Come abbiamo già spiegato , quello che alla NSA interessa (tra le altre cose) sono i metadati , ossia quell’insieme di informazioni che aiutano a descrivere una serie di dati. Nel caso di un’email, ad esempio, i metadati possono riguardare l’identità del mittente, l’identità del ricevente, il luogo da cui è stata inviata e quello in cui è stata ricevuta, l’ora di invio etc. Questo insieme di informazioni è importante per l’NSA poiché consente da un lato di fare emergere il tessuto di interrelazioni che collega i singoli utenti tra di loro, dall’altro rende possibile monitorare gli spostamenti e le relazioni quotidiane di un utente senza aver necessariamente bisogno di frugare tra i contenuti delle email.

Per dare agli utenti un’idea più chiara di cosa siano i metadati, e di quanti ne condividono ogni giorno con un servizio come Gmail, alcuni ricercatori del MIT Media Lab hanno sviluppato un tool chiamato Immersion , che consente a chiunque di avere una panoramica completa dei metadati condivisi nell’ultimo anno e mezzo con Gmail. Per utilizzare questo strumento è sufficiente consentire al software di frugare tra i propri metadati, nel giro di pochi minuti Immersion ti fornirà un’illustrazione grafica dell’architettura di relazioni che emerge dalla tua attività Gmail.

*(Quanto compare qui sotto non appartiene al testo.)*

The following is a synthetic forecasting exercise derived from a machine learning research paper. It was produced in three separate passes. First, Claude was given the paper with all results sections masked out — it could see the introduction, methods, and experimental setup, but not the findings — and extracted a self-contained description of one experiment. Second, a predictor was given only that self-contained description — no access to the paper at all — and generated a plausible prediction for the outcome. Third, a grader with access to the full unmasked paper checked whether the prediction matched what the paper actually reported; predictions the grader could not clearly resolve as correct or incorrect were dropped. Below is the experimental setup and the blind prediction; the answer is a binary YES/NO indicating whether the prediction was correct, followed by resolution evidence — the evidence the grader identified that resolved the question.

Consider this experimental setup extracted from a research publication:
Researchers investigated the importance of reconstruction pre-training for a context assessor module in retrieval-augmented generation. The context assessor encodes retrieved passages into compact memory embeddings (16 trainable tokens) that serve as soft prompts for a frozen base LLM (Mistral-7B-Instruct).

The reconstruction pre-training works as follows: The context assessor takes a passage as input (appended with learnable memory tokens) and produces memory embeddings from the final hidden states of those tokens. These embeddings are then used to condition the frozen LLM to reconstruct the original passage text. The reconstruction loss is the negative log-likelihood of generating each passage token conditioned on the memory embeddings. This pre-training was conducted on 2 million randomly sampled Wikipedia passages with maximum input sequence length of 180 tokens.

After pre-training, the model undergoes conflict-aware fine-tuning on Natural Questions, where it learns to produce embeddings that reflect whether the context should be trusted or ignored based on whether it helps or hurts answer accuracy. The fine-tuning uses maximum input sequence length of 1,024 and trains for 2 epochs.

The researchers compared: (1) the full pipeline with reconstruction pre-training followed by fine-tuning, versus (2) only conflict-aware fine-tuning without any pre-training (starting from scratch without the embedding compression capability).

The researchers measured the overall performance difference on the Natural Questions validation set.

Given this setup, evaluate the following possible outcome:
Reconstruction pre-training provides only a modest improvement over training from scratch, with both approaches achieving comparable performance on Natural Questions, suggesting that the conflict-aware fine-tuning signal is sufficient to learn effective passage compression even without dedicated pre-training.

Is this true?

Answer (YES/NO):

Immersion-snapshot-2_emb8.png

Immersion ha calcolato che nell’ultimo anno ho scambiato email con un totale di 120 collaboratori, inviando qualcosa come cinquemila email e ricevendone tre volte tante. Guardando il grafico qui sopra, i cerchi in blu rappresentano gli amici con cui scambio quotidianamente più missive, i cerchi in verde riguardano i colleghi di lavoro, mentre quelli in arancione i membri della mia band (ogni cerchio è abbinato al contatto corrispondente, ma ho preferito togliere tutti i nomi ragioni di privacy). Queste conglomerazioni sono poi circondate da una serie di puntini azzurri isolati che rappresentano quei contatti con cui scambio mail singole, e che raramente finiscono in mezzo alle mail collettive che a volte invio per lavoro o per organizzarmi il venerdì sera.

Cliccando su un cerchio in particolare verranno mostrati una serie di altri metadati, tra cui il numero di mail scambiate con quel contatto, il numero di interazioni quotidiane a seconda del periodo, le persone con cui sei entrato in contatto grazie a esso e la persona che ti ha messo in contatto con lui per la prima volta.

È sufficiente esplorare per un quarto d’ora Immersion per avere un’idea molto più chiara di quanti metadati orbitino intorno al nostro quotidiano scambio di email, e del perché l’NSA abbia tanto interesse a entrarne in possesso. Per quanto possa sembrare un tool sviluppato apposta per sensibilizzare l’opinione pubblica su PRISM, in realtà al MIT lavorano su Immersion da anni, con l’obiettivo di informare meglio gli utenti sul vero significato della privacy online.